• Required work:
**1.** Answer these questions about the cookie recipe, marking each answer (a), (b) or (c):
(a) What oven temperature does it call for?
(b) How long should the cookies sit on the sheet after leaving the oven?
(c) How many squares of almond bark were used, and for how many cookies?
**2.** Decide whether each statement agrees with the cookie recipe. Answer yes or no, and quote the words that settle it.
(a) The dough takes 3 cups of oats.
(b) The cookies bake for 15 to 18 minutes.
(c) Each cookie is dipped in almond bark only once.
**3.** Please update the cookie recipe from "Drop rounded scoops" up to and including "to cooling rack.", with "golden" changed to "lightly browned".

• Supplied text:

◆ ◆ ◆

Thom’s niece shared this recipe concept with me while we waited out his surgery. I hadn’t heard of blueberry infused Craisins. She adds them to oatmeal cookies and dips in almond bark. How awesome does that sound? I couldn’t wait to get home to try it.
Blueberry Oatmeal Double Dips
Ingredients:
2 cups all purpose flour
1 tsp baking soda
1 tsp baking powder
1 tsp salt
1 1/2 tsp cinnamon
1 cup unsalted butter, softened
1 cup sugar
1 cup brown sugar
2 large eggs
2 tsp vanilla
3 cups oats
1 1/2 cups Blueberry Infused Craisins
Vanilla Almond Bark {for dipping}
Method:
Preheat oven to 350 degrees. Prepare baking sheets with parchment paper or silpats. You could also spray with non-stick spray.
Whisk together flour, baking soda, baking powder, cinnamon, and salt and set aside. In another bowl, cream butter and both sugars until light and fluffy. Add eggs, one at a time until combined. Add vanilla. Stir in flour until just combined. Do not over mix. Add oatmeal and craisins and stir to incorporate.
Drop rounded scoops of dough {about 2 tablespoons} 2-inches apart on sheets and bake for 11-13 minutes until golden. Remove from oven and let cookies sit on sheet for two minutes before removing to cooling rack.
For the Double Dipping:
Melt almond bark according to package instructions. I used 4 squares for 34 cookies. Dip half of each cooled oatmeal cookie into melted almond bark and place on cooling rack to harden. Repeat for each cookie. Re-dip each cookie for a nice finished look.
Eat, enjoy, repeat!
Kim says
Yum! Cookies are wonderful when people are repairing!
Debbie Arnold says
These look so good! Thanks for sharing them on #virtualcookieswap #FoodieFriday.

◆ ◆ ◆

• Supplied records:
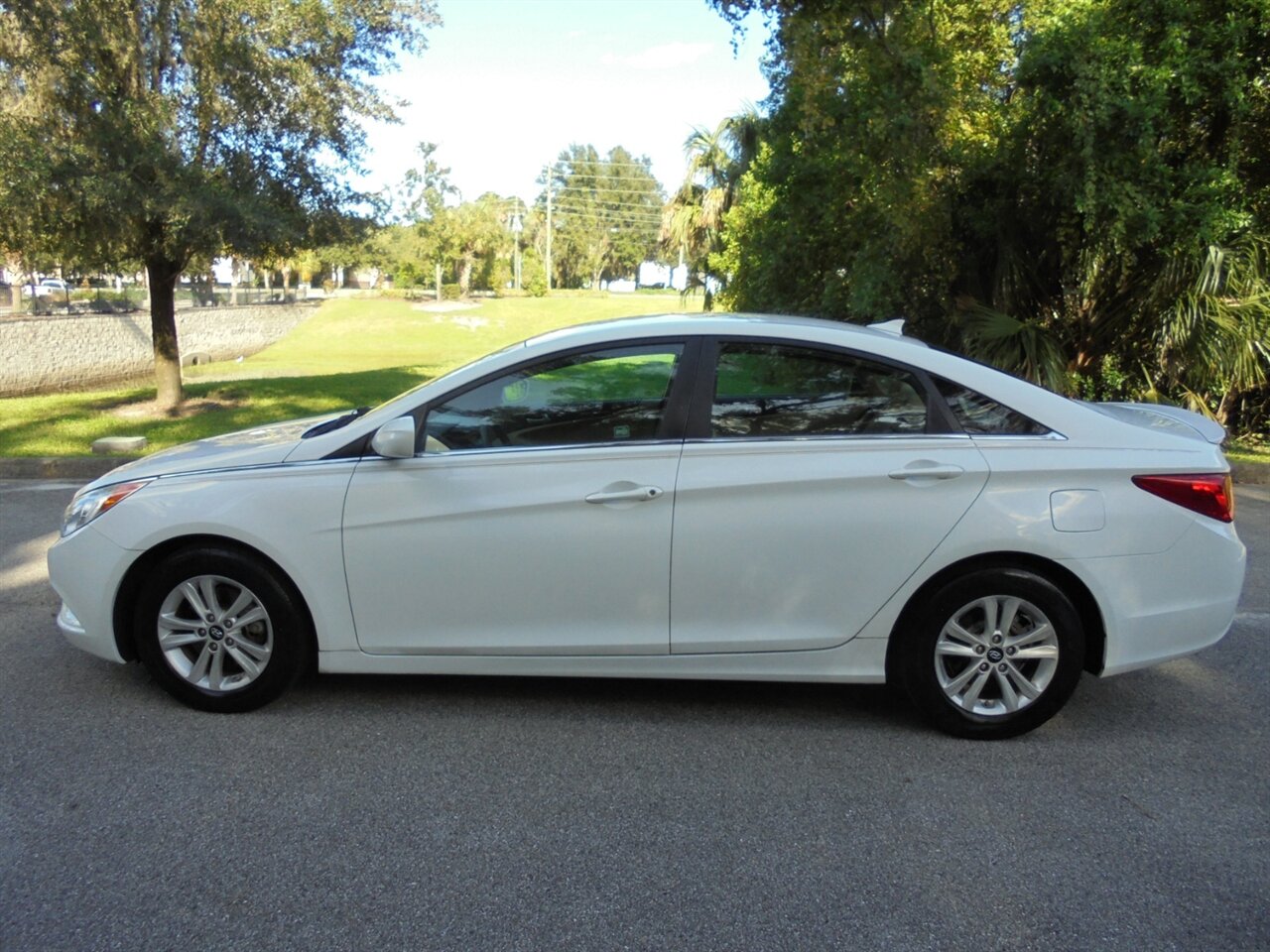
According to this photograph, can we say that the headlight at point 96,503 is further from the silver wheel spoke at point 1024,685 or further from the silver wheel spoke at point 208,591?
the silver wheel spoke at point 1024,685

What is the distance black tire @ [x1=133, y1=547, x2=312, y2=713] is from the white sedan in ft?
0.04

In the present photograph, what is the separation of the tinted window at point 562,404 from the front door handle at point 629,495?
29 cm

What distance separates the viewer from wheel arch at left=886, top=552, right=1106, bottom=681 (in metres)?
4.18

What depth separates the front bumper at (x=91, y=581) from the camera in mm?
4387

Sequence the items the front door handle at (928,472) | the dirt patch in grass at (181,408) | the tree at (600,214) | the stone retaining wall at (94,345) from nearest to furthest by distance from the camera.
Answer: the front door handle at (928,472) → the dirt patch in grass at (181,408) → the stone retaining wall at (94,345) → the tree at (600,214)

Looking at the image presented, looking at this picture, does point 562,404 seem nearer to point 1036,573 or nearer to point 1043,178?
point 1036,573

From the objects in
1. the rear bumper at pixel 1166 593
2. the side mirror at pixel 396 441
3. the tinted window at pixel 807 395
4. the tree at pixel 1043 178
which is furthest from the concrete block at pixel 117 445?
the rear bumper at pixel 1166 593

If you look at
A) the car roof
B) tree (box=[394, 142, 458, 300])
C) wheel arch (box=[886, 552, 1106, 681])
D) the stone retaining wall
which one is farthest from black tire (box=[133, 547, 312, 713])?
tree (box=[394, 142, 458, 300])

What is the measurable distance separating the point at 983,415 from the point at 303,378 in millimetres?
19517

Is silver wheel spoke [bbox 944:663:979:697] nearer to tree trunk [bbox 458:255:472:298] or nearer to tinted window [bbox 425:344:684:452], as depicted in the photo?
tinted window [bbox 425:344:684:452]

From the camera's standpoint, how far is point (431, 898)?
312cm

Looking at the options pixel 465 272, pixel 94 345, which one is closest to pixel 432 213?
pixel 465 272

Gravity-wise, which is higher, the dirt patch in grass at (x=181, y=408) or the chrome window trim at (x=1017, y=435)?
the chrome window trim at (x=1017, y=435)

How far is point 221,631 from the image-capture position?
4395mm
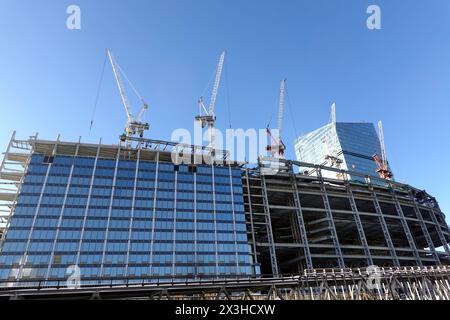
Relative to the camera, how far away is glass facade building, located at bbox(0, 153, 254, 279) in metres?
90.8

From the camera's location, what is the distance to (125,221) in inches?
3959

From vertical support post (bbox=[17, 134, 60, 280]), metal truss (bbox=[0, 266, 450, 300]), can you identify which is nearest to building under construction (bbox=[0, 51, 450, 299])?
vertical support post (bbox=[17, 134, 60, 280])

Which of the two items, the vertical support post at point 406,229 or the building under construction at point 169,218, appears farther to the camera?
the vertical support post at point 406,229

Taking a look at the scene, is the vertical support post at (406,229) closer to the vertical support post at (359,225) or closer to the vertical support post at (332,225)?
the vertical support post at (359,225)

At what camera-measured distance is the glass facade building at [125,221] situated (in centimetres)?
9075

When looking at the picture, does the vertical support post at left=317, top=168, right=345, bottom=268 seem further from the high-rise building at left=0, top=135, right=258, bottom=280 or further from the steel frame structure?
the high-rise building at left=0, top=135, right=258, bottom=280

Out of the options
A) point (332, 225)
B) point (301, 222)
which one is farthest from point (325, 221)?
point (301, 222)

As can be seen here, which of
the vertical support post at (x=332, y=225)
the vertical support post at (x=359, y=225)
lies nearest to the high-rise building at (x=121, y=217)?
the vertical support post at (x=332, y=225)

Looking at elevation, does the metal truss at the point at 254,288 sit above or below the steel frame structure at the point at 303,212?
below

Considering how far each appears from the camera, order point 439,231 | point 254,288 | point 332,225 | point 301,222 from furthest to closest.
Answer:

◆ ◆ ◆

• Solutions:
**1.**
(a) 350 degrees
(b) Two minutes
(c) 4 squares for 34 cookies

**2.**
(a) Yes: "3 cups oats"
(b) No: "bake for 11-13 minutes until golden"
(c) No: "Re-dip each cookie for a nice finished look."

**3.**
Drop rounded scoops of dough {about 2 tablespoons} 2-inches apart on sheets and bake for 11-13 minutes until lightly browned. Remove from oven and let cookies sit on sheet for two minutes before removing to cooling rack.